◆ TASK BRIEF
Gather every line of the records below that contains the string "nearer". Case counts.

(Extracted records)
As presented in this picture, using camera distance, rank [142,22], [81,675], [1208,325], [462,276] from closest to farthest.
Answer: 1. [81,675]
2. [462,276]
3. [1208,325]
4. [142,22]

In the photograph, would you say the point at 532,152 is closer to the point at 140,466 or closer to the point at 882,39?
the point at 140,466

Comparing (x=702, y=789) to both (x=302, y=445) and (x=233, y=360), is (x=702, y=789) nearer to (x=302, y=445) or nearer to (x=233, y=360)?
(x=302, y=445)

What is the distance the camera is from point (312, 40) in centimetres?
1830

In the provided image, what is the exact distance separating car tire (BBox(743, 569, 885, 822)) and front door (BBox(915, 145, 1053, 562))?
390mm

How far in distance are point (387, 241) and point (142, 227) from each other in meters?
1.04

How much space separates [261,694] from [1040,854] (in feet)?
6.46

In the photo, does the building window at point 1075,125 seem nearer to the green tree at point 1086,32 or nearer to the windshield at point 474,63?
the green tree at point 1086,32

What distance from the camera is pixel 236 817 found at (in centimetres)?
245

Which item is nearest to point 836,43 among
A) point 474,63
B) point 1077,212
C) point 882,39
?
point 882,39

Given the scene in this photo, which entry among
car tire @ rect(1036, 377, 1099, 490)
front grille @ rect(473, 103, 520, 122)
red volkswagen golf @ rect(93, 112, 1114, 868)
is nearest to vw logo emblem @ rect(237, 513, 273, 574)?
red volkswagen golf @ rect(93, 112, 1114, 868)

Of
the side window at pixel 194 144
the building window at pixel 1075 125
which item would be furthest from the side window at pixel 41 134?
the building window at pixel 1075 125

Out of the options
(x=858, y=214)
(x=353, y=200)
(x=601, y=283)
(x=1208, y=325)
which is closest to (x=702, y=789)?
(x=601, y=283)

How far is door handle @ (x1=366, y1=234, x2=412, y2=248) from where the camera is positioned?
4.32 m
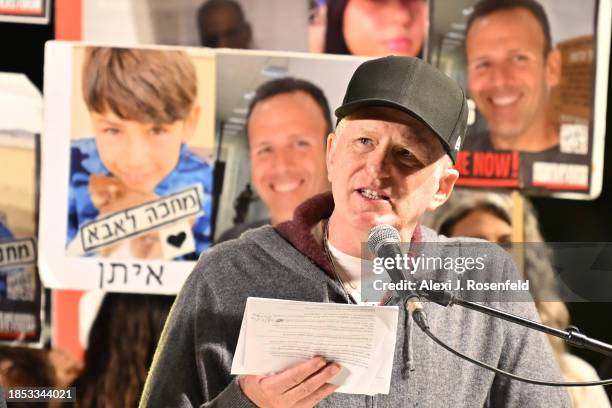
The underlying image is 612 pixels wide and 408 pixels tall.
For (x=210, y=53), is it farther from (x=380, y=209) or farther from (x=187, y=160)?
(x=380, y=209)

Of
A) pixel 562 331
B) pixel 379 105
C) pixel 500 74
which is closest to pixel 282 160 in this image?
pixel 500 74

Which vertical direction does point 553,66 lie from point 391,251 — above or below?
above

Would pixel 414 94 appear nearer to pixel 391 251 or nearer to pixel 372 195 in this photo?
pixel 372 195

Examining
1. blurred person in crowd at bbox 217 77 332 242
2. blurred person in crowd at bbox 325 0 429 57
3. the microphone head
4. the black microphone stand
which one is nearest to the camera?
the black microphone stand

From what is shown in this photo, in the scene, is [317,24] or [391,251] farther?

--

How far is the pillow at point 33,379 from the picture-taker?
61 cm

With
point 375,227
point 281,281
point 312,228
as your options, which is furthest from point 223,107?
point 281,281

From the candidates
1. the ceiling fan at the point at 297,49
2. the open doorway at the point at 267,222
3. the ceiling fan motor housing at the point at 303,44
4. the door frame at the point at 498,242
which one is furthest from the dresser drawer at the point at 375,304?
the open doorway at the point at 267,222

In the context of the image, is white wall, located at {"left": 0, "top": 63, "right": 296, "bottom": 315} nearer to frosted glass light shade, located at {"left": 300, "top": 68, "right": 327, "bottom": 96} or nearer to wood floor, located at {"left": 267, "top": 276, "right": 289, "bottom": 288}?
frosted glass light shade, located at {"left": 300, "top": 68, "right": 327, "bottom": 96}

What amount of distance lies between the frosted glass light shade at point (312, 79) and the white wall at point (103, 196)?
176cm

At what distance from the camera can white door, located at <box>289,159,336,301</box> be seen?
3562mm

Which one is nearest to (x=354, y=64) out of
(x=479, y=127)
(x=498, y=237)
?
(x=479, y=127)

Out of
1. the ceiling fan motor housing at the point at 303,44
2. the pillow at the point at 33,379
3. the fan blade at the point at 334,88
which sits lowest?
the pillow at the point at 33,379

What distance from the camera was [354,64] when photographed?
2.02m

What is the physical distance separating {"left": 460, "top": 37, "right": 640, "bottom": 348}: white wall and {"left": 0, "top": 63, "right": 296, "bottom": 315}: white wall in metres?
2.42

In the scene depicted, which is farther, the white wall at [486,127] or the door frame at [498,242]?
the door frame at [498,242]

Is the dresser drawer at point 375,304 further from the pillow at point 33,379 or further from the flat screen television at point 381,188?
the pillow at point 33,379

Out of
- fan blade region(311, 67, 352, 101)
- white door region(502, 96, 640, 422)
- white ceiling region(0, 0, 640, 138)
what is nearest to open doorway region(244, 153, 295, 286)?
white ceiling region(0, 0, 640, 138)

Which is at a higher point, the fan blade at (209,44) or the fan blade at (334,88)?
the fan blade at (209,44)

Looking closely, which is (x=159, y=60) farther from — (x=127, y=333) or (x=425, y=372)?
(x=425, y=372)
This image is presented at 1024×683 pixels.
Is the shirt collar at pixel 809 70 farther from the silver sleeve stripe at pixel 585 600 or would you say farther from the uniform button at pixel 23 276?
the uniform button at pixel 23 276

--

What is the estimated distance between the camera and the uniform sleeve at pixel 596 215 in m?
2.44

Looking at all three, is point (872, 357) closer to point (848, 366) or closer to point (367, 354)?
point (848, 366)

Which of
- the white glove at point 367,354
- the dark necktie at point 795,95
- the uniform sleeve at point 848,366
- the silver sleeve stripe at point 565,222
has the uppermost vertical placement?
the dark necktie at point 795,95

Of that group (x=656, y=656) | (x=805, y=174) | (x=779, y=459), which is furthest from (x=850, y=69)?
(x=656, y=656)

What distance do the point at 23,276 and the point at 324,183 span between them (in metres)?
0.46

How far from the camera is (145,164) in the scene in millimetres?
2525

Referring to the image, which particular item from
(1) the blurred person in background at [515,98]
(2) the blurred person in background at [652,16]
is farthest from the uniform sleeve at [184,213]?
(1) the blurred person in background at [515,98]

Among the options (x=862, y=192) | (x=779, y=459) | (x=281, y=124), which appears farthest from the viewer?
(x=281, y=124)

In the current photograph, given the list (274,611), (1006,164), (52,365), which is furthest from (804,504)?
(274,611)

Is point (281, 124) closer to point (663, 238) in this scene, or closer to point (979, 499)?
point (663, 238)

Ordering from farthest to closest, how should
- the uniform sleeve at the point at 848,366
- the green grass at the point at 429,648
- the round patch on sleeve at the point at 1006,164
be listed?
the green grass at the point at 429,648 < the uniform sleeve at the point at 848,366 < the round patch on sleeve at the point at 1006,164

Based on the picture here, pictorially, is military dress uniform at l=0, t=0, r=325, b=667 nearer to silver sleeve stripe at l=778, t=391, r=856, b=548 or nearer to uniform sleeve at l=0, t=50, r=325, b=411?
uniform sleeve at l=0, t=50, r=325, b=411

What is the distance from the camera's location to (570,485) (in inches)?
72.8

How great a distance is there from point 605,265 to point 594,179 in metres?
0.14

◆ ANSWER TO THIS PROBLEM
Comparing (x=702, y=789) to both (x=302, y=445) and (x=233, y=360), is (x=702, y=789) nearer to (x=302, y=445) or nearer to (x=233, y=360)?
In the photo, does the building window at point 1075,125 seem nearer to the green tree at point 1086,32 or nearer to the windshield at point 474,63?
Would pixel 414 94 appear nearer to pixel 391 251 or nearer to pixel 372 195 in this photo?
In the context of the image, is white wall, located at {"left": 0, "top": 63, "right": 296, "bottom": 315} nearer to frosted glass light shade, located at {"left": 300, "top": 68, "right": 327, "bottom": 96} or nearer to wood floor, located at {"left": 267, "top": 276, "right": 289, "bottom": 288}?
Based on the picture here, pictorially, is military dress uniform at l=0, t=0, r=325, b=667 nearer to silver sleeve stripe at l=778, t=391, r=856, b=548 or nearer to uniform sleeve at l=0, t=50, r=325, b=411?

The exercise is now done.